WORK REQUEST A
In the Hive mailing-list thread, shorten the paragraph that begins "I have several MapReduce jobs" and keep its main facts.
WORK REQUEST B
Write the next part of the Hive mailing-list thread, picking up after its final line.

EXTRACT TO READ
%%
You are viewing a plain text version of this content. The canonical link for it is here.

Posted to user@hive.apache.org by tim robertson <ti...@gmail.com> on 2009/07/03 23:11:56 UTC

many terms in group by

Hi all,

I have several MapReduce jobs that are basically doing counts with
group by on tab delimited files.
Getting tired of writing the same thing over again for each report I
am thinking of trying Hive for this.

Does Hive work ok with 9 or so terms in the group by?
(e.g. it is happy concatenating the fields to make the key to emit
from the map so it can do the count is a reduce and complete in one
mapreduce job)

I'm meaning the equivalent of:
  select a,b,c,d,e,f,g,h,i,count(*) from table x group by a,b,c,d,e,f,g,h,i;

Many thanks,
Tim

Re: many terms in group by

Posted by tim robertson <ti...@gmail.com>.

Thanks for the indication it will work.  I'll set it up and try it.

Sorry for posting repeat question... just joined list (again).

Cheers

Tim


On Sat, Jul 4, 2009 at 9:03 AM, Amr Awadallah<aa...@cloudera.com> wrote:
>> select a,b,c,d,e,f,g,h,i,count(*) from table x group by a,b,c,d,e,f,g,h,i;
>
> yes, should work, please try it and let us know.
>
> -- amr
>
> tim robertson wrote:
>>
>> Hi all,
>>
>> I have several MapReduce jobs that are basically doing counts with
>> group by on tab delimited files.
>> Getting tired of writing the same thing over again for each report I
>> am thinking of trying Hive for this.
>>
>> Does Hive work ok with 9 or so terms in the group by?
%%
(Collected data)
%%
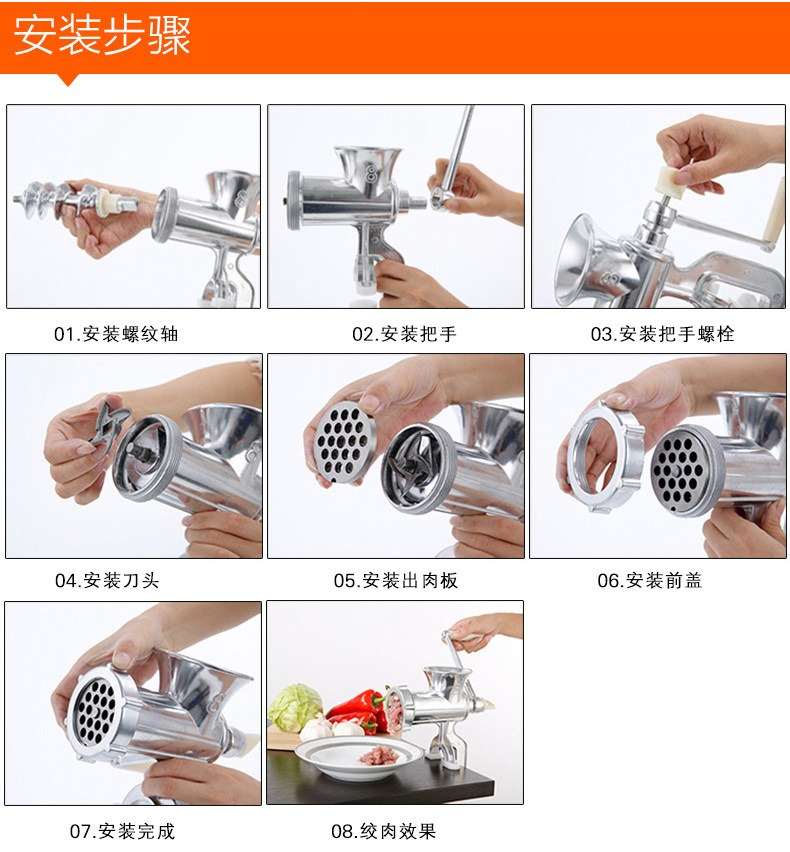 安装步骤

01.安装螺纹轴

02.安装把手

03.安装把手螺栓

04.安装刀头

05.安装出肉板

06.安装前盖

07.安装完成

08.绞肉效果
%%
FINAL ANSWER A
The writer runs several MapReduce jobs that mostly count with group by on tab-delimited files. Tired of rewriting the same code for each report, the writer is thinking of trying Hive instead.

FINAL ANSWER B
>> (e.g. it is happy concatenating the fields to make the key to emit
>> from the map so it can do the count is a reduce and complete in one
>> mapreduce job)
>>
>> I'm meaning the equivalent of:
>>  select a,b,c,d,e,f,g,h,i,count(*) from table x group by
>> a,b,c,d,e,f,g,h,i;
>>
>> Many thanks,
>> Tim
>>
>

Re: many terms in group by

Posted by Amr Awadallah <aa...@cloudera.com>.

 > select a,b,c,d,e,f,g,h,i,count(*) from table x group by 
a,b,c,d,e,f,g,h,i;

yes, should work, please try it and let us know.

-- amr

tim robertson wrote:
> Hi all,
>
> I have several MapReduce jobs that are basically doing counts with
> group by on tab delimited files.
> Getting tired of writing the same thing over again for each report I
> am thinking of trying Hive for this.
>
> Does Hive work ok with 9 or so terms in the group by?
> (e.g. it is happy concatenating the fields to make the key to emit
> from the map so it can do the count is a reduce and complete in one
> mapreduce job)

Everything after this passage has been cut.